PMO · Transport

Russo Autoservizi

Bus

Bus

One PMO–Agrigento tip: Russo usually means a Palermo detour

Russo Autoservizi (sometimes listed as Russo Autolinee) shows up most in Palermo–Agrigento and Palermo–Sciacca discussions, not in official Falcone–Borsellino Airport (PMO, Terminal T1) materials. Expect to start your day with the airport bus or train into Palermo city, then switch to a Russo coach from the main bus station instead of boarding directly outside arrivals.

The airport sits about 32 km from Palermo Centrale, and that extra leg matters because Russo’s regular departures run from city hubs like Palermo’s Piazza Cairoli and not from the T1 curb. A TripAdvisor planner pieced together Palermo–Agrigento options from multiple Italian-language sites and mentioned Russo as one of several regional firms on that corridor, which tells you how little airport-focused information exists.

Russo typically handles medium-distance routes such as Palermo–Agrigento (roughly 2–2.5 hours from the city, depending on the timetable), so you’re looking at a combined trip of around 3–4 hours from PMO once you add the 50–60 minutes into town. Prices on comparable regional coaches in Sicily often fall in the €10–€15 range for the Palermo–Agrigento stretch, but check Russo’s own tables before you bank on a specific fare.

Forum threads from 2018 and later flag confusion around Russo’s timetables, especially on Sundays and holidays, with people comparing several operators just to lock in one Palermo–Agrigento seat. Schedules shift by season, some runs only operate on weekdays, and English translations on websites lag behind the Italian pages by weeks or months, which catches occasional visitors out when they land at PMO with an old screenshot.

Regular Sicily hands tend to run a simple play: PMO to Palermo via the Prestia e Comandè airport bus or the Trinacria Express train, then Russo from Palermo onward toward Agrigento or smaller inland towns like Sciacca. They usually buy the airport bus ticket at the arrivals-level kiosk in T1, then grab Russo tickets online or at the biglietteria at the city bus station, avoiding any guesswork about rare direct airport pickups.
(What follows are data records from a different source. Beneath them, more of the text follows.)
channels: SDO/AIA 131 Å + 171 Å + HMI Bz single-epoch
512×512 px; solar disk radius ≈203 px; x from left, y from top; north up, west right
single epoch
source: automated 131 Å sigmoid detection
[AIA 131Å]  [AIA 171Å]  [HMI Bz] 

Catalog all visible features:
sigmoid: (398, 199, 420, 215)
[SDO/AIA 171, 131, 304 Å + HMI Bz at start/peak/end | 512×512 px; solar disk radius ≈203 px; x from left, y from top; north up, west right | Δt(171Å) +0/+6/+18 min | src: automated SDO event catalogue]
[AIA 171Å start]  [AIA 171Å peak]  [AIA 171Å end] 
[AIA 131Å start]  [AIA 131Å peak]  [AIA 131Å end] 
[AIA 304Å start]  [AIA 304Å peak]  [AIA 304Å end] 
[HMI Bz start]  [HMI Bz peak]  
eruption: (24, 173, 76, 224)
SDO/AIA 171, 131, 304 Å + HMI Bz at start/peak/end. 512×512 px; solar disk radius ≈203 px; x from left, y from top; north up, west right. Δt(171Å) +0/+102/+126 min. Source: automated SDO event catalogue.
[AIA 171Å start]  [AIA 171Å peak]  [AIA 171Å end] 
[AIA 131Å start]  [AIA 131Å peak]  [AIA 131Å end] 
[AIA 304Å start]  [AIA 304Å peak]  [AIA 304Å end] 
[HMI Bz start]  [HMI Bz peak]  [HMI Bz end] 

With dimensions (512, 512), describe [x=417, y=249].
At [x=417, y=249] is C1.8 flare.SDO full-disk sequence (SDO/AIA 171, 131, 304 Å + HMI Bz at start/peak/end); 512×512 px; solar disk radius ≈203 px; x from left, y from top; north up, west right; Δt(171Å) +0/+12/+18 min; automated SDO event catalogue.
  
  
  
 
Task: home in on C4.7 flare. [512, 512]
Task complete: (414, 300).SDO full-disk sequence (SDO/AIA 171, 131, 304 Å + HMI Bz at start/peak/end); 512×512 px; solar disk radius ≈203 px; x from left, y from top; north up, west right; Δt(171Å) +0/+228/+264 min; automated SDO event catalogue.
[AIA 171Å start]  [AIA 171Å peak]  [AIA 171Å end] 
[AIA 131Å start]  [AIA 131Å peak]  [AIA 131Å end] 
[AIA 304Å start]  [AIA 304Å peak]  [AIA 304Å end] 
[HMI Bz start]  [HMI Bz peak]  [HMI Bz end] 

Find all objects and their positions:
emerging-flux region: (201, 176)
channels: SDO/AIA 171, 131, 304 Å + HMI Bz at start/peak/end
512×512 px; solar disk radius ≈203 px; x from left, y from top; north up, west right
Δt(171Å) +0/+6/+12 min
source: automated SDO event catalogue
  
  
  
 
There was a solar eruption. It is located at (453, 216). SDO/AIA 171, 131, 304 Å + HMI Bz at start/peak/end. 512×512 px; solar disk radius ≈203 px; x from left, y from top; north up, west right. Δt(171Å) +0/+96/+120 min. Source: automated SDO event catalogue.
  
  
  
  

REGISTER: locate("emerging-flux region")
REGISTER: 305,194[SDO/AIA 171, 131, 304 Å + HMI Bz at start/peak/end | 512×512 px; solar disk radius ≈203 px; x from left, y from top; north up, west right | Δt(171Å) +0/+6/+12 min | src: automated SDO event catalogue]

Step-by-step from PMO using Russo Autoservizi

  • 1. Land at Falcone–Borsellino T1 and clear arrivals; factor 20–30 minutes for bags if you checked luggage.
  • 2. Walk to the Prestia e Comandè bus stop outside T1 and buy a ticket to Palermo (about €6–€7, ride takes roughly 50 minutes to Piazza Politeama or Centrale).
  • 3. Ride into Palermo Centrale or the main bus area near Piazza Cairoli, watching the onboard screens for the final stop name.
  • 4. At the Palermo bus station, look for Russo Autoservizi signs or ask at the ticket office; confirm you’re boarding the correct coach for Agrigento or your specific town.
  • 5. Buy your Russo ticket on the spot or present a pre-booked one; keep a printed or PDF copy with the exact departure time and route code.
  • 6. Board 10–15 minutes before departure and stash bags underneath; the Palermo–Agrigento drive usually takes around 120–150 minutes depending on stops.
  • 7. On arrival in Agrigento or another stop, check local bus or taxi options in advance, since late evening arrivals may see fewer connections after 21:00.

Watch out for: outdated online timetables. Double-check Russo’s Italian-language schedule the week you fly, and grab a same-day printout or screenshot before leaving PMO.

One last tip: build at least a 90-minute buffer between your scheduled PMO landing time and any Russo departure you book from Palermo Centrale.